A secret tunnel that runs underneath the phone companies and emerges in paradise - severine
https://boingboing.net/2016/09/22/i-have-found-a-secret-tunnel-t.html?utm_source=feedburner&utm_medium=feed&utm_campaign=Feed%3A+boingboing%2FiBag+%28Boing+Boing%29
======
miles
It's a shame that this title wasn't more descriptive.

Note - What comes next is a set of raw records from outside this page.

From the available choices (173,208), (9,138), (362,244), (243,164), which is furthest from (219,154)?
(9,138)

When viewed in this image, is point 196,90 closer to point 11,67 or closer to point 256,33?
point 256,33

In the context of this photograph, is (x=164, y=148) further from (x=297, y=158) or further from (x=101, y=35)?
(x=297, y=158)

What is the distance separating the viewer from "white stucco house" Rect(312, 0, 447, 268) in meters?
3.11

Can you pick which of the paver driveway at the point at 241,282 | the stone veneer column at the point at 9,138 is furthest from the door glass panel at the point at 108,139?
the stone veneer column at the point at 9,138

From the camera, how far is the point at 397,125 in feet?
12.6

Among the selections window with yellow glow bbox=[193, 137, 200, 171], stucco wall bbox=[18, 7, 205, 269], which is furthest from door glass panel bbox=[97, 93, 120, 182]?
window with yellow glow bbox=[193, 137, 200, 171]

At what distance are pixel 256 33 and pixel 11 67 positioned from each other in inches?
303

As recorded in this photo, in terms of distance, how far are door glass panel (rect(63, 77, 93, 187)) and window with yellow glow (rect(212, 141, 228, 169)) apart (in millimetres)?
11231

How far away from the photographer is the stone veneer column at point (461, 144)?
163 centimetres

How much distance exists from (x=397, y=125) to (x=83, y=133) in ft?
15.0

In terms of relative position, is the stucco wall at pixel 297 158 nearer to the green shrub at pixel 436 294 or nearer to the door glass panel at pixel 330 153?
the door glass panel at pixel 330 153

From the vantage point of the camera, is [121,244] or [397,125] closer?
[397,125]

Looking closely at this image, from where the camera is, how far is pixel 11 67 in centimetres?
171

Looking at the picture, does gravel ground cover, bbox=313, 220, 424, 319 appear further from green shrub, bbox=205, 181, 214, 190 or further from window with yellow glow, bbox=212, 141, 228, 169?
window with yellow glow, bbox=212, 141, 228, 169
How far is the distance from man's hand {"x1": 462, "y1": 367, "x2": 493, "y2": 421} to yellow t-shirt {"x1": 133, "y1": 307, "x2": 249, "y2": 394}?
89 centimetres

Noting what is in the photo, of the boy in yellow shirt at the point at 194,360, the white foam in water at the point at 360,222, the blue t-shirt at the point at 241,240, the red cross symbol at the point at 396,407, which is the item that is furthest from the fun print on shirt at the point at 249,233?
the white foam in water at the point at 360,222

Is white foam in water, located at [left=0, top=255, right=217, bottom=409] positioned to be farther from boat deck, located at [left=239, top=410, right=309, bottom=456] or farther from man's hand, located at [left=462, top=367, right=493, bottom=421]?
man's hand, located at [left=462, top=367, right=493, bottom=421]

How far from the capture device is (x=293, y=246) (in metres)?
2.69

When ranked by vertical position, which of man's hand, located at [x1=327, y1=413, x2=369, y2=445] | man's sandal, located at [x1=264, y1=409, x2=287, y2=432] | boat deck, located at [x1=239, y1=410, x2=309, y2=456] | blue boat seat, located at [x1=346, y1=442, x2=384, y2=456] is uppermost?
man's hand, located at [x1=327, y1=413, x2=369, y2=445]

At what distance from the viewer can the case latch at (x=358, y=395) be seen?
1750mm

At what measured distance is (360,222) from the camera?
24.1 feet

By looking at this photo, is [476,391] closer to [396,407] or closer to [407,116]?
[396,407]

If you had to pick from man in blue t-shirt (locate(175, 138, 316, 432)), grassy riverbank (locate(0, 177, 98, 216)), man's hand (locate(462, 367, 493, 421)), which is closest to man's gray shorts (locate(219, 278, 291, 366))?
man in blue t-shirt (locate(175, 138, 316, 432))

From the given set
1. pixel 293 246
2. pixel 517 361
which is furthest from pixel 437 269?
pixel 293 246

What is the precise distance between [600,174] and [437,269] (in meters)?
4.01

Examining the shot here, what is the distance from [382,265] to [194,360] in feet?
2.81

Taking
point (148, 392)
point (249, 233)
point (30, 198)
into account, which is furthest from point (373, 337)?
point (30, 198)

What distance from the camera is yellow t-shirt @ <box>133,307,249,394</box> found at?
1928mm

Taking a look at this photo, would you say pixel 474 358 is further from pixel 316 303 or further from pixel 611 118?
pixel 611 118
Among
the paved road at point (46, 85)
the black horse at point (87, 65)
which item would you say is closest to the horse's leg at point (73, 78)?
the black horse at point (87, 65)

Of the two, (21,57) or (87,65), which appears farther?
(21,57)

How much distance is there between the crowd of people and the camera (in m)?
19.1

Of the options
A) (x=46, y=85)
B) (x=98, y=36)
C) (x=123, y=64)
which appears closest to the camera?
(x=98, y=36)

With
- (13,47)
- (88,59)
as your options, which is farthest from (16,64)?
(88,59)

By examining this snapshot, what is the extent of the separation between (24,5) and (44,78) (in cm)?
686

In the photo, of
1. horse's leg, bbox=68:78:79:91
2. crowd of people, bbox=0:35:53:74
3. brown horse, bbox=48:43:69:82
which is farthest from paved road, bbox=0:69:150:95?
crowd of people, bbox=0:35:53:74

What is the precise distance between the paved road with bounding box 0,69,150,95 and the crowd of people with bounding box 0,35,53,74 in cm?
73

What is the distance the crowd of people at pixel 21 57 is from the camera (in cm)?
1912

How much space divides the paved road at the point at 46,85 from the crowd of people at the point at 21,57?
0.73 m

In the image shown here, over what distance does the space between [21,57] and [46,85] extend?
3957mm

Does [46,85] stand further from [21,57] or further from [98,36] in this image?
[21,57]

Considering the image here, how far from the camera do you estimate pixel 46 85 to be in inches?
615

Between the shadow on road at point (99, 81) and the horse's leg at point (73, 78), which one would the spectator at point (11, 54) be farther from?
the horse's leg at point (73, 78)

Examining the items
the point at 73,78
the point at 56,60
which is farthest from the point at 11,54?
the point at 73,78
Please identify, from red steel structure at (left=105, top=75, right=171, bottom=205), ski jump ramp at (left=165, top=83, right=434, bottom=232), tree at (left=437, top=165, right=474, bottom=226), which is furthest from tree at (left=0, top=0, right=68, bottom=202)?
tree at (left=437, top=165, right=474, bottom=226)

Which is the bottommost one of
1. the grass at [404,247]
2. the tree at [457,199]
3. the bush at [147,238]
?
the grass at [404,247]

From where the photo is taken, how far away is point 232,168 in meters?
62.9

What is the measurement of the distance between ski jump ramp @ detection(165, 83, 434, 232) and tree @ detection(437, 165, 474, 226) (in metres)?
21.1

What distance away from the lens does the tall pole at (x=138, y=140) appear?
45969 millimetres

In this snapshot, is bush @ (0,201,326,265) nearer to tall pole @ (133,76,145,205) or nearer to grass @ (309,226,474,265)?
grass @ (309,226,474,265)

Here is the gist, which
may interest many more HN readers than the current 17 point rating (buried on
page 3) suggests:

"Calyx is a famous, heroic, radical ISP that has been involved in
groundbreaking litigation -- they were the first company to ever get a secret
Patriot Act warrant unsealed, fighting for 11 years to overturn the gag order.
... For $500, Calyx will send you a little wifi hotspot with a Sprint SIM in
it that comes with a year's worth unlimited, anonymous, unshaped, unfiltered
4G/LTE bandwidth on Sprint's network. Unlimited as in, I downloaded 60GB with
mine and it didn't break a sweat. ... Subsequent years are $400 (because you
don't get another wifi gadget, just the service)."

EDIT: Also some good info in Calyx's "Frequently Asked Questions about our 4G
/ LTE Membership Benefit": [https://www.calyxinstitute.org/member/4G-LTE-
FAQ](https://www.calyxinstitute.org/member/4G-LTE-FAQ)

------
Casseres
Sharing this further than BoingBoing may cause an early termination of the
program if the influx of users is too high.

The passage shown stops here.